---------- Materials provided ----------

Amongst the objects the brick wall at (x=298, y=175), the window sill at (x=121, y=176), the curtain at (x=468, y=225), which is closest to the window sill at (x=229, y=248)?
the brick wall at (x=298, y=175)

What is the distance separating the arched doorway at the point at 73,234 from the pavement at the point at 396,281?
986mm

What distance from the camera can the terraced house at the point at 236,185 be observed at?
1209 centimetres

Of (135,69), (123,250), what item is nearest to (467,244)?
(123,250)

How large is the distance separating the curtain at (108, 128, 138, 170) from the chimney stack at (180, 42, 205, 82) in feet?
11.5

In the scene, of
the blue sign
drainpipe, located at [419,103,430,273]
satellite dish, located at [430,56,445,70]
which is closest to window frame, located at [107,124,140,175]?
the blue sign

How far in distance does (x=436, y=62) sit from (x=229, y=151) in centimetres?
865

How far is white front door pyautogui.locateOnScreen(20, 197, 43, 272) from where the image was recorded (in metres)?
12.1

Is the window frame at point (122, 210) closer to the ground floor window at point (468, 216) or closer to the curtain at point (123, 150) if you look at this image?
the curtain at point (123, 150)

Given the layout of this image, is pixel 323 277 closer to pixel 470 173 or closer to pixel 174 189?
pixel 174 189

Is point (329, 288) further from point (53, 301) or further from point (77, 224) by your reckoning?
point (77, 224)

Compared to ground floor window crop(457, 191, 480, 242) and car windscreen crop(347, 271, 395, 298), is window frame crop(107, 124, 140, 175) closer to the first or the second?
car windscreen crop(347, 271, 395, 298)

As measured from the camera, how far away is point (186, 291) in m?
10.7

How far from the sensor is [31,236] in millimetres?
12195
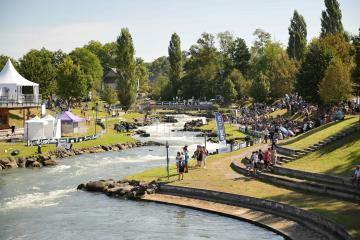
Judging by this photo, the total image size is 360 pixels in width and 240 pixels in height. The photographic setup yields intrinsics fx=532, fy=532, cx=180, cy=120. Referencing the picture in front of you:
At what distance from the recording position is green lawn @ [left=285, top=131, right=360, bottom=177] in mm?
36031

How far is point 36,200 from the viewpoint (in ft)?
132

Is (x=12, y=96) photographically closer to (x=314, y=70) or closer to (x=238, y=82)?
(x=314, y=70)

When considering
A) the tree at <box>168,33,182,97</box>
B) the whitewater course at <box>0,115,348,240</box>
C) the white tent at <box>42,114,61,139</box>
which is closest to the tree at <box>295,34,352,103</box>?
the whitewater course at <box>0,115,348,240</box>

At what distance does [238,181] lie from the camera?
3956 centimetres

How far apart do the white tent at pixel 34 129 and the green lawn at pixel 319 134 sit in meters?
32.2

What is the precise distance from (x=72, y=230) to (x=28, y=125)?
3693 centimetres

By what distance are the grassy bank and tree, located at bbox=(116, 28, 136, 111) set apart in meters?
67.8

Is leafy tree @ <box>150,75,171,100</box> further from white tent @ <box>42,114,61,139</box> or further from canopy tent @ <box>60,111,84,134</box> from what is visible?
white tent @ <box>42,114,61,139</box>

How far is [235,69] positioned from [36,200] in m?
103

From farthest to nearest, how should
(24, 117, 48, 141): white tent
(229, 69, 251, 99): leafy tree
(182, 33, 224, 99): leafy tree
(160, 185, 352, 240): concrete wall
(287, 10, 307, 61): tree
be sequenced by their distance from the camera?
1. (182, 33, 224, 99): leafy tree
2. (229, 69, 251, 99): leafy tree
3. (287, 10, 307, 61): tree
4. (24, 117, 48, 141): white tent
5. (160, 185, 352, 240): concrete wall

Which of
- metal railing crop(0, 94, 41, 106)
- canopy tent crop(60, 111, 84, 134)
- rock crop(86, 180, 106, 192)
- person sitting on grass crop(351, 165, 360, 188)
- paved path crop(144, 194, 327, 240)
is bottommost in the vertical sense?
paved path crop(144, 194, 327, 240)

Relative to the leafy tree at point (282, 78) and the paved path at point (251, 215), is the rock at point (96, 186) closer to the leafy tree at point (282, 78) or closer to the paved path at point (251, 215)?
the paved path at point (251, 215)

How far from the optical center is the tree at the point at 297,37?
398ft

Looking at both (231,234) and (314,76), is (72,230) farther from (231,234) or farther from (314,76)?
(314,76)
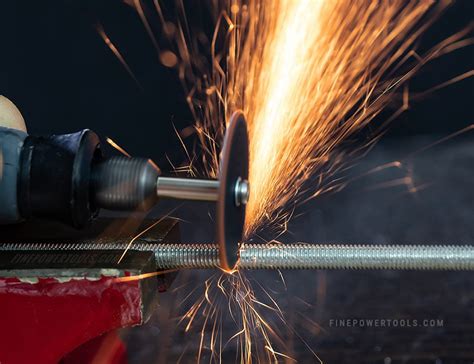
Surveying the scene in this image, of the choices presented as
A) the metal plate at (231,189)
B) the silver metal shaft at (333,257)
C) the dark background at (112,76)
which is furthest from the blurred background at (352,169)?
the metal plate at (231,189)

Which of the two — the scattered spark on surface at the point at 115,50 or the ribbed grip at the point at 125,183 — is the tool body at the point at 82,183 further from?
the scattered spark on surface at the point at 115,50

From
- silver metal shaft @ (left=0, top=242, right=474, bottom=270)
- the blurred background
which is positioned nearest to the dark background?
the blurred background

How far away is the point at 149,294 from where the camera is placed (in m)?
0.94

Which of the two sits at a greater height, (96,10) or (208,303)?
(96,10)

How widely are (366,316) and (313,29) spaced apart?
2.45 feet

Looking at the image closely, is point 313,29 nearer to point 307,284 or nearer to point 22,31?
point 307,284

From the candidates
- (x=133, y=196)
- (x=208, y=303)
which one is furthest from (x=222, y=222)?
(x=208, y=303)

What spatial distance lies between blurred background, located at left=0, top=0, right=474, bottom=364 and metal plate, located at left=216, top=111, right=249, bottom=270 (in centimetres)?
94

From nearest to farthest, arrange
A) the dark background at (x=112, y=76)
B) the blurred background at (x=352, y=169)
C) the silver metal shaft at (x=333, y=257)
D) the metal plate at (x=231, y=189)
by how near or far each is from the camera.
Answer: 1. the metal plate at (x=231, y=189)
2. the silver metal shaft at (x=333, y=257)
3. the blurred background at (x=352, y=169)
4. the dark background at (x=112, y=76)

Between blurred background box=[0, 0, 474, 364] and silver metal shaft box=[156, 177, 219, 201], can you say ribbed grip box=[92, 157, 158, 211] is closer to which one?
silver metal shaft box=[156, 177, 219, 201]

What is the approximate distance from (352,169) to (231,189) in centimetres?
154

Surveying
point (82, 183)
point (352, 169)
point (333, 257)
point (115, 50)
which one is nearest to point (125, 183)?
point (82, 183)

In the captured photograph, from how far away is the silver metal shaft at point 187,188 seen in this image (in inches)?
34.8

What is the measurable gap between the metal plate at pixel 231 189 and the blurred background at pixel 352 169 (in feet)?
3.07
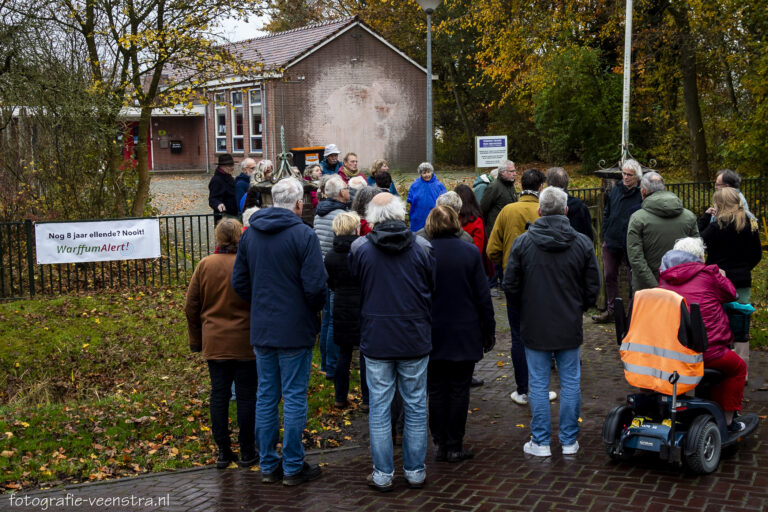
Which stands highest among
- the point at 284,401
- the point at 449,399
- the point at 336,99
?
the point at 336,99

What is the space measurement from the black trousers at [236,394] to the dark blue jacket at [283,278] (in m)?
0.49

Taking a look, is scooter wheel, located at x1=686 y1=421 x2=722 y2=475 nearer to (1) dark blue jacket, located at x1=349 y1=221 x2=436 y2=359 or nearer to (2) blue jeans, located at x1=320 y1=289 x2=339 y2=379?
(1) dark blue jacket, located at x1=349 y1=221 x2=436 y2=359

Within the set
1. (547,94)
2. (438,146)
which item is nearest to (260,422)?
(547,94)

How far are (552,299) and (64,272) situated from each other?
9.08 meters

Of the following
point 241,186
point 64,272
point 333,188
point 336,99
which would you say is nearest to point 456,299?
point 333,188

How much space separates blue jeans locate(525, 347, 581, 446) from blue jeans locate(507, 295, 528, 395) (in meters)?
0.95

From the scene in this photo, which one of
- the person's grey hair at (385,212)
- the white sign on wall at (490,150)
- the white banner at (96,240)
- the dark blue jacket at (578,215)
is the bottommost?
the white banner at (96,240)

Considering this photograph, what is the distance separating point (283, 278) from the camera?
5.43 meters

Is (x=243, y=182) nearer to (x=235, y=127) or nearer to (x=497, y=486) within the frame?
(x=497, y=486)

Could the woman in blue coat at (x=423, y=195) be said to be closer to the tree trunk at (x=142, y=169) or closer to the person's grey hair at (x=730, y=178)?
the person's grey hair at (x=730, y=178)

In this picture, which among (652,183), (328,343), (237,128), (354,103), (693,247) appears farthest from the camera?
(237,128)

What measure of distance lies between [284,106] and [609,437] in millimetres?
26678

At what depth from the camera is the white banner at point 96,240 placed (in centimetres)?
1146

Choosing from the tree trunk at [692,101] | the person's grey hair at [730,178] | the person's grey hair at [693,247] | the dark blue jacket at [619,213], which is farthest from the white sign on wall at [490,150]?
the person's grey hair at [693,247]
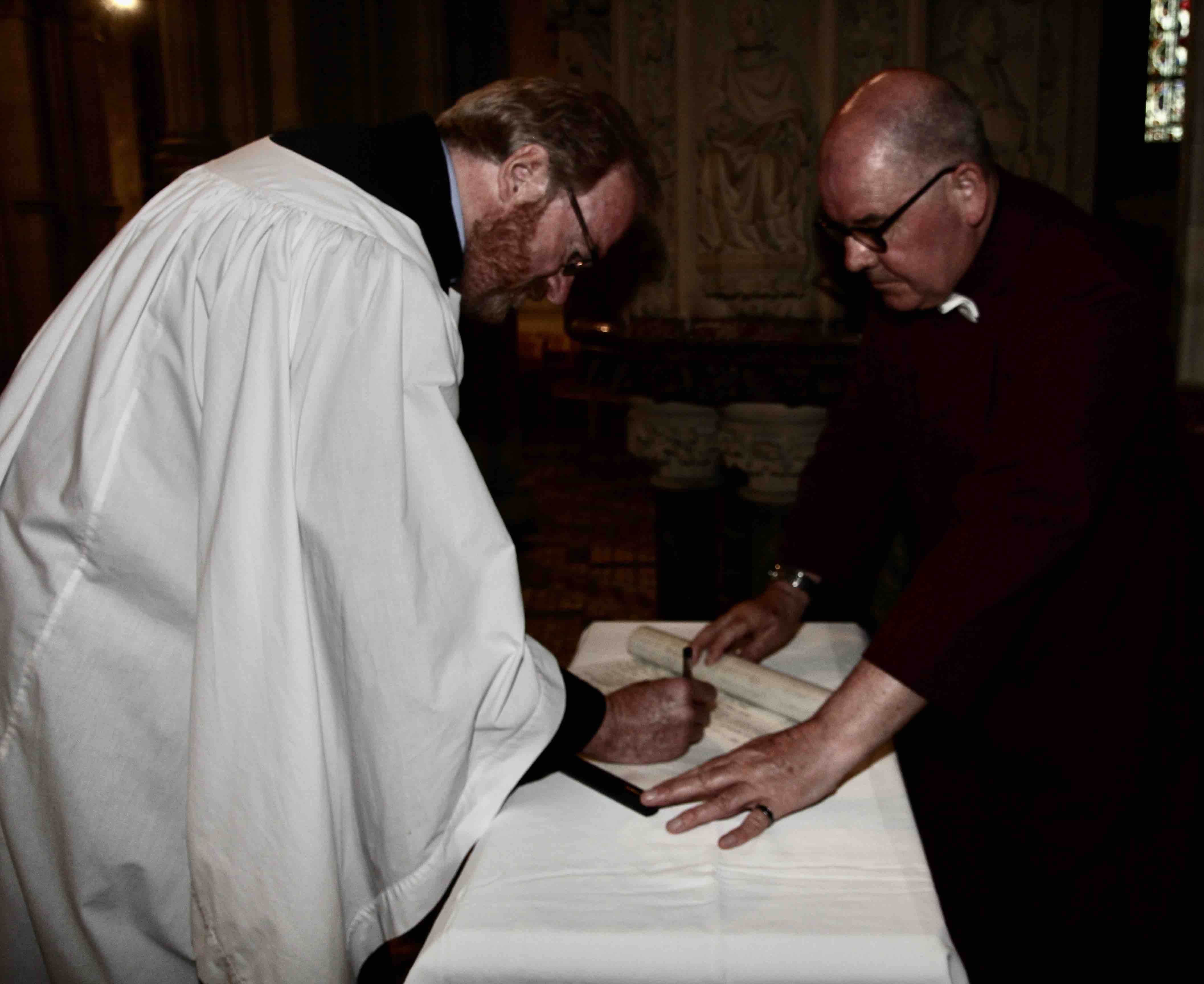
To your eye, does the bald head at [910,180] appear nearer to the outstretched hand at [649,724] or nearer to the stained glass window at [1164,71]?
the outstretched hand at [649,724]

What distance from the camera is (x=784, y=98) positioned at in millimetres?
4070

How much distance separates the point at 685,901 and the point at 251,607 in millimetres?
653

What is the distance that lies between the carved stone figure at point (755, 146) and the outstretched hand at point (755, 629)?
2.18 metres

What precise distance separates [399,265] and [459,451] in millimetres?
265

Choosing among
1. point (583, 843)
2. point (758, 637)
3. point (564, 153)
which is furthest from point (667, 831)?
point (564, 153)

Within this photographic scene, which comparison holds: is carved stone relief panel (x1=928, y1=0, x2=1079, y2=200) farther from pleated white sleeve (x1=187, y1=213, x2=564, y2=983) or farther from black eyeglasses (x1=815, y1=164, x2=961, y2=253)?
pleated white sleeve (x1=187, y1=213, x2=564, y2=983)

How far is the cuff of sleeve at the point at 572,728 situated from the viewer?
160 centimetres

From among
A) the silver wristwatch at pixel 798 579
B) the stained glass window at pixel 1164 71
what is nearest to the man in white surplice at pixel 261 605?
the silver wristwatch at pixel 798 579

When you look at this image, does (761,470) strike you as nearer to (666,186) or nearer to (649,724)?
(666,186)

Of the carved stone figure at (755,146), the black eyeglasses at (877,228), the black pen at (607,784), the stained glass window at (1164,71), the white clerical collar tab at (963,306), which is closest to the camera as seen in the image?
the black pen at (607,784)

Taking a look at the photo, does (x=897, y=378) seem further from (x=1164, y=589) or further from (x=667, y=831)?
(x=667, y=831)

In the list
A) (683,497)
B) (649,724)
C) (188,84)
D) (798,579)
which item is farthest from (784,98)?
(188,84)

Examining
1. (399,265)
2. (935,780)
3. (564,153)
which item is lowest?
(935,780)

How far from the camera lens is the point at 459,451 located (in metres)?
1.46
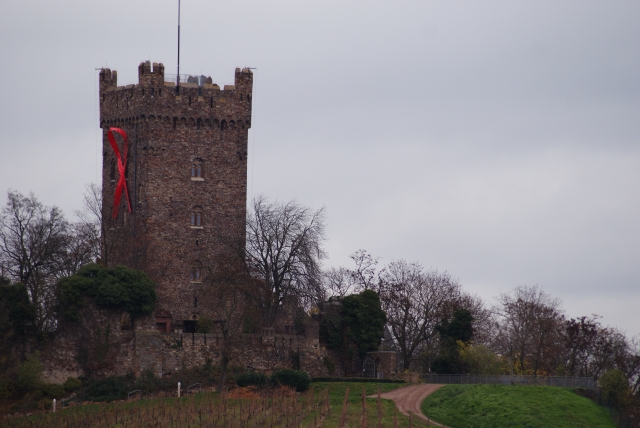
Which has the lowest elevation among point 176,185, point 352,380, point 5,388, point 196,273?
point 5,388

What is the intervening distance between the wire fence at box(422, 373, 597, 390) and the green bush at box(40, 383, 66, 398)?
57.4 feet

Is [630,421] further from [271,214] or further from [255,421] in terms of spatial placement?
[271,214]

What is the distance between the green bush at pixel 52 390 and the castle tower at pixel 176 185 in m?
8.68

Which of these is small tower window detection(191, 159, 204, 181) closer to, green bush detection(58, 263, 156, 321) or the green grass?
green bush detection(58, 263, 156, 321)

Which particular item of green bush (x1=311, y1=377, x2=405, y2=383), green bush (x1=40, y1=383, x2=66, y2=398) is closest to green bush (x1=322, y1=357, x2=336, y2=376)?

----------

Goal of the exercise
Recast the records as a JSON list of strings, one per line and without blank lines, starting at the line that contains "What is the intervening" and ending at the last line of the records.

Result of the task
[
  "What is the intervening distance between the wire fence at box(422, 373, 597, 390) and the green bush at box(40, 383, 66, 398)?",
  "57.4 feet",
  "Is [630,421] further from [271,214] or further from [255,421] in terms of spatial placement?",
  "[271,214]",
  "What is the distance between the green bush at pixel 52 390 and the castle tower at pixel 176 185 in m?",
  "8.68",
  "Which of these is small tower window detection(191, 159, 204, 181) closer to, green bush detection(58, 263, 156, 321) or the green grass?",
  "green bush detection(58, 263, 156, 321)",
  "Which particular item of green bush (x1=311, y1=377, x2=405, y2=383), green bush (x1=40, y1=383, x2=66, y2=398) is closest to green bush (x1=322, y1=357, x2=336, y2=376)?"
]